Sorted dynamic tables

This section describes the structure of sorted dynamic tables and the actions that can be performed with these tables.

Data model

Each sorted dynamic table is a set of rows ordered by key. As with static tables, the key can be composite: it can consist of several columns. Unlike static tables, the key in a sorted dynamic table is unique.

Sorted dynamic tables must be strictly schematic: all column names and types must be specified in the schema in advance.

Supported operations

Creating

To create a sorted dynamic table, run the create table command and specify the schema and dynamic=True setting in the attributes. The schema must match the sorted table.

CLI

yt create table //path/to/table --attributes \
'{dynamic=%true;schema=[{name=key;type=string;sort_order=ascending}; {name=value;type=string}]}'

Attention!

You must specify at least one key column in the table schema. If this is not done, the table will be successfully created, but it will ordered rather than sorted. Most types of select queries will work for the table. But all such queries will come down to a full scan of the data.

Changing a table schema and type

You can change the schema of an existing dynamic table using the alter-table command. For the command to be successful, the table must be mounted and the new schema must be compatible with the old one. There are no changes to the data written to the disk, because the old data is suitable for the new schema.

Use alter-table to convert a dynamic table into a static table. For more information, see MapReduce for dynamic tables.

| Data block |

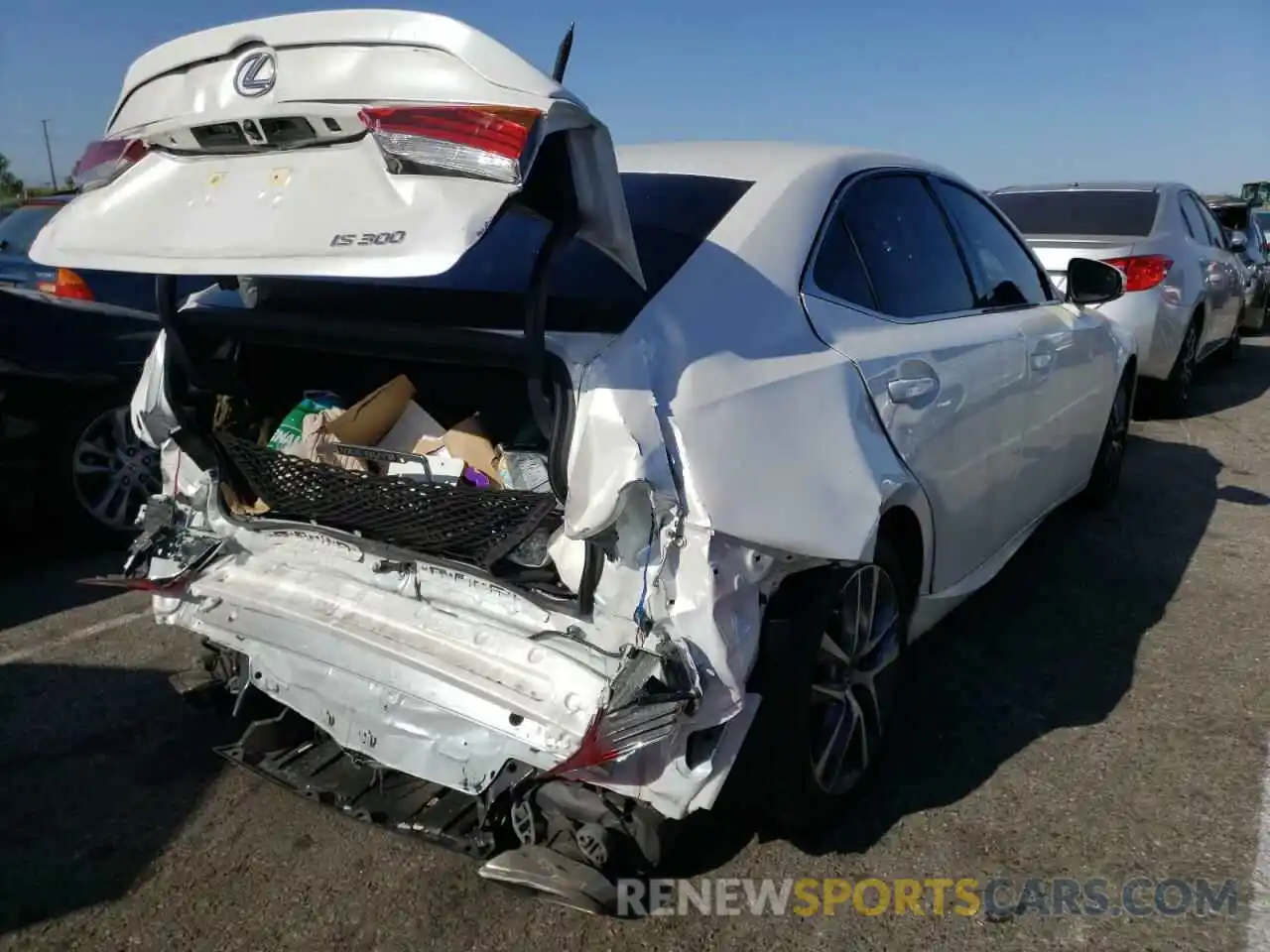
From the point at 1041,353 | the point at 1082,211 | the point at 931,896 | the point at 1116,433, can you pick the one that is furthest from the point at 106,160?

| Exercises |
1. In the page on sorted dynamic tables, list every property name used inside the column definitions of the CLI command.
2. Put this sentence from the page on sorted dynamic tables into Spanish: "Unlike static tables, the key in a sorted dynamic table is unique."

| Responses in order |
1.
name
type
sort_order

2. A diferencia de las tablas estáticas, la clave en una tabla dinámica ordenada es única.